__AIM OF THE TASK__:
Set the listing down unchanged, minus every embedded image.

__RECORDS__:

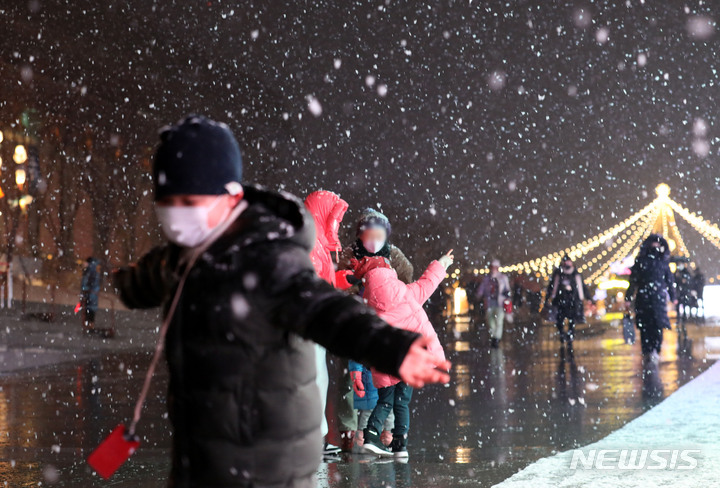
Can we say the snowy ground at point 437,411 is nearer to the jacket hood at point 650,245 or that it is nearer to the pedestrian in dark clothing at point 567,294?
the pedestrian in dark clothing at point 567,294

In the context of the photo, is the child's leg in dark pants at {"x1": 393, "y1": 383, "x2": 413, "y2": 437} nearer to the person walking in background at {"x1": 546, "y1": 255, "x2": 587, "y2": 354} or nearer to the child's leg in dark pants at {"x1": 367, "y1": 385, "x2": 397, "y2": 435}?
the child's leg in dark pants at {"x1": 367, "y1": 385, "x2": 397, "y2": 435}

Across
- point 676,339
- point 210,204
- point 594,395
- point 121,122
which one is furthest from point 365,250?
point 121,122

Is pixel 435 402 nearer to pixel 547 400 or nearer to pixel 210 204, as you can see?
pixel 547 400

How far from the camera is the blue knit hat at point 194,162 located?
→ 9.32ft

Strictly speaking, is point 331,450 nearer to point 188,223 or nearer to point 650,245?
point 188,223

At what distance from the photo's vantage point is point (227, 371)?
9.00ft

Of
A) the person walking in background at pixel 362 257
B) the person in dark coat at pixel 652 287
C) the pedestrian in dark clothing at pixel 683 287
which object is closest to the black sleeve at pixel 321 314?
the person walking in background at pixel 362 257

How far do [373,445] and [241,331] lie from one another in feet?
13.5

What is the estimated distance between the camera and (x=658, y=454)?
635 centimetres

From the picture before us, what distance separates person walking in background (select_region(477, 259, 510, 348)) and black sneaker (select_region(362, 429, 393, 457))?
1244 cm

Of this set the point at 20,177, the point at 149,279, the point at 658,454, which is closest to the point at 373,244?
the point at 658,454

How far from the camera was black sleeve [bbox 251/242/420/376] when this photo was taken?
8.54 ft

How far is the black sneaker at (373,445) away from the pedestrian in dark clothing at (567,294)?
1158 centimetres

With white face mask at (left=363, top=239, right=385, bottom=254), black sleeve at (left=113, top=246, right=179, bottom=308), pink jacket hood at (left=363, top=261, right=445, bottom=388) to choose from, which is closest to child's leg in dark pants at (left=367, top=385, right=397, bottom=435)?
pink jacket hood at (left=363, top=261, right=445, bottom=388)
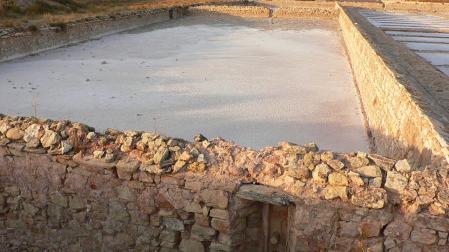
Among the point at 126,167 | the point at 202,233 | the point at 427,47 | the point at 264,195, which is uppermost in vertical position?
the point at 427,47

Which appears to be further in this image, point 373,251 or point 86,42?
point 86,42

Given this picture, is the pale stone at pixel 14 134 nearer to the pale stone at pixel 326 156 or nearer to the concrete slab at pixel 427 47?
the pale stone at pixel 326 156

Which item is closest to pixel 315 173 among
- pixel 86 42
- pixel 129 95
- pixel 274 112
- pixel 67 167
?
pixel 67 167

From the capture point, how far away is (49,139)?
12.9 feet

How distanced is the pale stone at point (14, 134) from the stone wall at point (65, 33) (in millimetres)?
9050

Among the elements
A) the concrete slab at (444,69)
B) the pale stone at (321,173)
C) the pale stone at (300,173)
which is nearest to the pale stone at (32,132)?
the pale stone at (300,173)

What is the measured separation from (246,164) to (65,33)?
13.1 metres

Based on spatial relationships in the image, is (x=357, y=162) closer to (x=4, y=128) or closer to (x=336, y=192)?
(x=336, y=192)

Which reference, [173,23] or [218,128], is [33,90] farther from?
[173,23]

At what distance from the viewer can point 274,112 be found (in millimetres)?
8125

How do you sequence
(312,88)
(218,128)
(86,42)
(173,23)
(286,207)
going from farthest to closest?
(173,23), (86,42), (312,88), (218,128), (286,207)

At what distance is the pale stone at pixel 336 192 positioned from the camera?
3.21 m

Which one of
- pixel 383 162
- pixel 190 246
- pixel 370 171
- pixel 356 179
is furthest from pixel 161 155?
pixel 383 162

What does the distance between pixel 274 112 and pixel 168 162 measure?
471cm
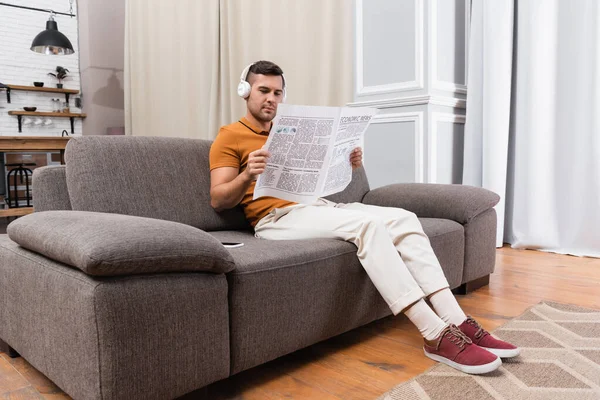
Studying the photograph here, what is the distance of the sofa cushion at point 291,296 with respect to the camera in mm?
1332

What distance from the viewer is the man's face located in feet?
6.11

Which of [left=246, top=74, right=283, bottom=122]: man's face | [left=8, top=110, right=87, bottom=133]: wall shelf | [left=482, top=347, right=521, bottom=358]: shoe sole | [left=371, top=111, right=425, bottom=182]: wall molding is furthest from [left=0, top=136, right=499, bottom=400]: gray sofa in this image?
[left=8, top=110, right=87, bottom=133]: wall shelf

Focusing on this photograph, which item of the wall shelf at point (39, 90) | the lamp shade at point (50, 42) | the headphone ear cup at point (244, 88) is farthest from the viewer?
the wall shelf at point (39, 90)

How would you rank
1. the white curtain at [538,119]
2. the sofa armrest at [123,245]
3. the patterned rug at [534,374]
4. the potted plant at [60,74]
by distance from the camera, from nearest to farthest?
the sofa armrest at [123,245]
the patterned rug at [534,374]
the white curtain at [538,119]
the potted plant at [60,74]

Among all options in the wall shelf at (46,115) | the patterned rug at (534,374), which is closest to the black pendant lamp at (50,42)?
the wall shelf at (46,115)

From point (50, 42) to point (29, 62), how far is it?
1.23 meters

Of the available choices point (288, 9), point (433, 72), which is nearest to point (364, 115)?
point (433, 72)

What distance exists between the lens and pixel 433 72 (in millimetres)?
3102

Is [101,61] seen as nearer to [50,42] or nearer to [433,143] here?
[50,42]

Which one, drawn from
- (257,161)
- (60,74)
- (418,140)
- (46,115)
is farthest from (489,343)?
(60,74)

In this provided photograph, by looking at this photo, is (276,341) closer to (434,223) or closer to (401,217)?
(401,217)

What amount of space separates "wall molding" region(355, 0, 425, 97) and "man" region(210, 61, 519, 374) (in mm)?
1410

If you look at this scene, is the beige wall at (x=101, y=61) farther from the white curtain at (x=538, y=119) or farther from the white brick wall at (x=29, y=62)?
the white curtain at (x=538, y=119)

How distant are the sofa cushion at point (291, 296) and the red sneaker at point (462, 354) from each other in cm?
29
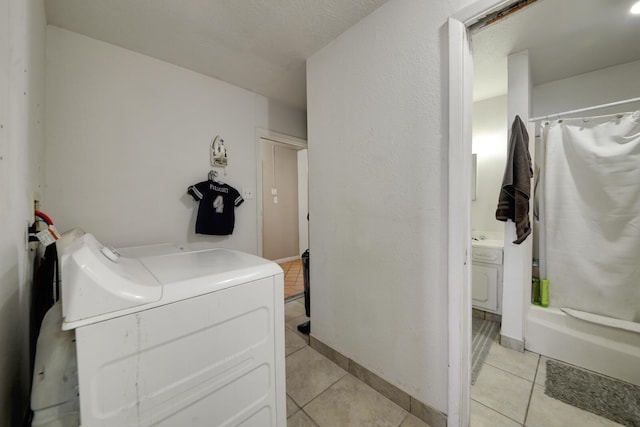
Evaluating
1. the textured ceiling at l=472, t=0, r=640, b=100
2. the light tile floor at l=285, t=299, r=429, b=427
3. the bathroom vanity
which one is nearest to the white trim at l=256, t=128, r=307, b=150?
the textured ceiling at l=472, t=0, r=640, b=100

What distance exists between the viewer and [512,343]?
1772 millimetres

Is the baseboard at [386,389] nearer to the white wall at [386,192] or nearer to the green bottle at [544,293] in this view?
the white wall at [386,192]

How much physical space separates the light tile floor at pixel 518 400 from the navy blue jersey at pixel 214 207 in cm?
220

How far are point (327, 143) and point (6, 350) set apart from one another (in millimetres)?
1683

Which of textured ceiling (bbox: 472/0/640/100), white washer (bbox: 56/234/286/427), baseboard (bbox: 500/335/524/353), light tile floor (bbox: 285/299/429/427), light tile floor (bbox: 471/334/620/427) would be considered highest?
textured ceiling (bbox: 472/0/640/100)

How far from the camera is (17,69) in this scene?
0.78m

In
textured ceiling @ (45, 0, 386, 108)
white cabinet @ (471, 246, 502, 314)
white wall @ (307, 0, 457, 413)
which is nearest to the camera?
white wall @ (307, 0, 457, 413)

__ANSWER__:
Can we say the snowy ground at point 437,411 is nearer to the jacket hood at point 650,245 or that it is nearer to the pedestrian in dark clothing at point 567,294?
the pedestrian in dark clothing at point 567,294

In the context of the photo, is the child's leg in dark pants at {"x1": 393, "y1": 383, "x2": 413, "y2": 437} nearer to the person walking in background at {"x1": 546, "y1": 255, "x2": 587, "y2": 354} or nearer to the child's leg in dark pants at {"x1": 367, "y1": 385, "x2": 397, "y2": 435}?
the child's leg in dark pants at {"x1": 367, "y1": 385, "x2": 397, "y2": 435}

Across
- point 676,339
- point 210,204
- point 594,395
- point 121,122
which one is furthest from point 365,250?
point 121,122

Is pixel 435 402 nearer to pixel 547 400 or nearer to pixel 210 204, as you can see?
pixel 547 400

How far from the camera is the blue knit hat at point 194,162 located?
→ 9.32ft

Strictly speaking, is point 331,450 nearer to point 188,223 or nearer to point 650,245?
point 188,223

At what distance from the photo's vantage point is point (227, 371)?
9.00ft

Of
A) the person walking in background at pixel 362 257
B) the person in dark coat at pixel 652 287
C) the pedestrian in dark clothing at pixel 683 287
which object is closest to the black sleeve at pixel 321 314?
the person walking in background at pixel 362 257

How far do [373,445] and [241,331] lie from one another in feet?
13.5

What is the estimated distance between the camera and (x=658, y=454)?
635 centimetres

From the picture before us, what distance separates person walking in background (select_region(477, 259, 510, 348)) and black sneaker (select_region(362, 429, 393, 457))?
1244 cm

Of this set the point at 20,177, the point at 149,279, the point at 658,454, which is closest to the point at 373,244?
the point at 658,454

How far from the camera was black sleeve [bbox 251/242/420/376] when this photo was taken?
8.54 ft

How far is the black sneaker at (373,445) away from the pedestrian in dark clothing at (567,294)?
1158 centimetres

With white face mask at (left=363, top=239, right=385, bottom=254), black sleeve at (left=113, top=246, right=179, bottom=308), pink jacket hood at (left=363, top=261, right=445, bottom=388) to choose from, which is closest to child's leg in dark pants at (left=367, top=385, right=397, bottom=435)?
pink jacket hood at (left=363, top=261, right=445, bottom=388)
Among the point at 126,167 | the point at 202,233 | the point at 427,47 | the point at 264,195, which is uppermost in vertical position?
the point at 427,47

Which appears to be further in this image, point 373,251 or point 86,42?
point 86,42

Given this picture, is the pale stone at pixel 14 134 nearer to the pale stone at pixel 326 156 or nearer to the concrete slab at pixel 427 47?
the pale stone at pixel 326 156

Which item is closest to pixel 315 173 among
- pixel 86 42
- pixel 129 95
- pixel 274 112
- pixel 67 167
?
pixel 67 167

From the capture point, how far away is (49,139)?
12.9 feet

How distanced is the pale stone at point (14, 134) from the stone wall at point (65, 33) (in millimetres)?
9050

Among the elements
A) the concrete slab at (444,69)
B) the pale stone at (321,173)
C) the pale stone at (300,173)
which is nearest to the pale stone at (32,132)?
the pale stone at (300,173)

What is the measured separation from (246,164) to (65,33)?
13.1 metres

Based on spatial relationships in the image, is (x=357, y=162) closer to (x=4, y=128) or closer to (x=336, y=192)?
(x=336, y=192)

Which reference, [173,23] or [218,128], is [33,90] farther from?
[173,23]

At what distance from the viewer can point 274,112 be found (in millimetres)?
8125

How do you sequence
(312,88)
(218,128)
(86,42)
(173,23)
(286,207)
going from farthest to closest?
(173,23), (86,42), (312,88), (218,128), (286,207)

At what distance is the pale stone at pixel 336 192 positioned from the camera?
3.21 m

Which one of
- pixel 383 162
- pixel 190 246
- pixel 370 171
- pixel 356 179
is furthest from pixel 161 155?
pixel 383 162

What does the distance between pixel 274 112 and pixel 168 162 measure?
471cm
Studying the photograph here, what is the distance of the sofa cushion at point 291,296 with respect to the camera in mm?
1332

What distance from the viewer is the man's face located in feet?
6.11

Which of [left=246, top=74, right=283, bottom=122]: man's face | [left=8, top=110, right=87, bottom=133]: wall shelf | [left=482, top=347, right=521, bottom=358]: shoe sole | [left=371, top=111, right=425, bottom=182]: wall molding is furthest from [left=0, top=136, right=499, bottom=400]: gray sofa in this image?
[left=8, top=110, right=87, bottom=133]: wall shelf

Focusing on this photograph, which item of the wall shelf at point (39, 90) | the lamp shade at point (50, 42) | the headphone ear cup at point (244, 88) is farthest from the viewer?
the wall shelf at point (39, 90)

How would you rank
1. the white curtain at [538,119]
2. the sofa armrest at [123,245]
3. the patterned rug at [534,374]
4. the potted plant at [60,74]
by distance from the camera, from nearest to farthest?
the sofa armrest at [123,245]
the patterned rug at [534,374]
the white curtain at [538,119]
the potted plant at [60,74]

Among all options in the wall shelf at (46,115) | the patterned rug at (534,374), which is closest to the black pendant lamp at (50,42)?
the wall shelf at (46,115)

From point (50, 42) to point (29, 62), how far is it?
1.23 meters

Of the available choices point (288, 9), point (433, 72), which is nearest to point (364, 115)?
point (433, 72)

What distance exists between the lens and pixel 433 72 (in millimetres)?
3102

Is [101,61] seen as nearer to [50,42] or nearer to [433,143] here?
[50,42]

Which one, drawn from
- (257,161)
- (60,74)
- (418,140)
- (46,115)
is farthest from (489,343)?
(60,74)

In this provided photograph, by looking at this photo, is (276,341) closer to (434,223) or closer to (401,217)?
(401,217)

What amount of space separates "wall molding" region(355, 0, 425, 97) and "man" region(210, 61, 519, 374) (in mm)?
1410

If you look at this scene, is the beige wall at (x=101, y=61) farther from the white curtain at (x=538, y=119) or farther from the white brick wall at (x=29, y=62)?
the white curtain at (x=538, y=119)

How distant are the sofa cushion at point (291, 296) and the red sneaker at point (462, 354) from each other in cm?
29
Evaluating
1. the textured ceiling at l=472, t=0, r=640, b=100
2. the light tile floor at l=285, t=299, r=429, b=427
3. the bathroom vanity
which one is nearest to the white trim at l=256, t=128, r=307, b=150?
the textured ceiling at l=472, t=0, r=640, b=100

What distance exists between the viewer and [512,343]?
1772 millimetres

Is the baseboard at [386,389] nearer to the white wall at [386,192] or nearer to the green bottle at [544,293] in this view?
the white wall at [386,192]

How much physical space separates the light tile floor at pixel 518 400 from the navy blue jersey at pixel 214 207 in cm?
220

How far are point (327, 143) and point (6, 350) set apart from one another (in millimetres)?
1683

Which of textured ceiling (bbox: 472/0/640/100), white washer (bbox: 56/234/286/427), baseboard (bbox: 500/335/524/353), light tile floor (bbox: 285/299/429/427), light tile floor (bbox: 471/334/620/427) would be considered highest?
textured ceiling (bbox: 472/0/640/100)

How far from the camera is (17,69) in this scene?
0.78m

In
textured ceiling @ (45, 0, 386, 108)
white cabinet @ (471, 246, 502, 314)
white wall @ (307, 0, 457, 413)
which is nearest to the camera?
white wall @ (307, 0, 457, 413)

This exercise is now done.